しかし、百歩譲るにせよ、予算合意や債務上限引き上げ合意の交換条件として、すなわち、米国という国家の運営を担保にして、すでに正式に法案として成立し、最高裁のお墨付きを得、既に申し込み受け付けが始まっているオバマケアの変更や実施延期を要求するというのは、幾らなんでも度が過ぎている。法治国家としてとても信じがたいことだ。その行為に何の建設的なものも見られない。米国の政治制度の抜け穴を利用して、ノーを突きつけているだけではないか。怒りをぶつけているだけの扇動者ではないか。
そう、恐らく、ティーパーティとは一部の米国民の中に存在する強い怒りや不満のはけ口なのだろう。ますます広がる生活格差、常態化する雇用不安、仕事を奪う不法移民、失われてゆく米国の優越的地位・・・。ティーパーティの台頭はこれらの怒りや不満がかなりのレベルに達しつつあることの表れだと思う。911のテロ事件やアフガン戦争などに国民の怒りが向かっていたものの、それら一連の騒動が一段落したところで、オバマ大統領、そしてオバマケアという格好の怒りの対象を見つけたのだ。

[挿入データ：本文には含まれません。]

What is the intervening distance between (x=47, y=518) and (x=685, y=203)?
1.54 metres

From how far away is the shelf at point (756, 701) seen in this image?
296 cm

ちょっと待って。そう考えると、第2の大国、中国も同じような状況にあると言える。世界の二大大国で、それぞれ国民の怒りレベルが急上昇している。怖いのは、多くの国が、国民の怒りを抑え込むのが難しくなると、仮想敵国をつくり、そちらに怒りのはけ口を向けさせようとすることだ。中国はこのパターンと言えるかもしれない。
さて米国は、ティーパーティに象徴される一部国民の怒りにどう対処するのだろうか。私としては、シリアへの戦争を画策した時に、オバマ大統領にそういう気持ちがなかったことを祈るばかりだ。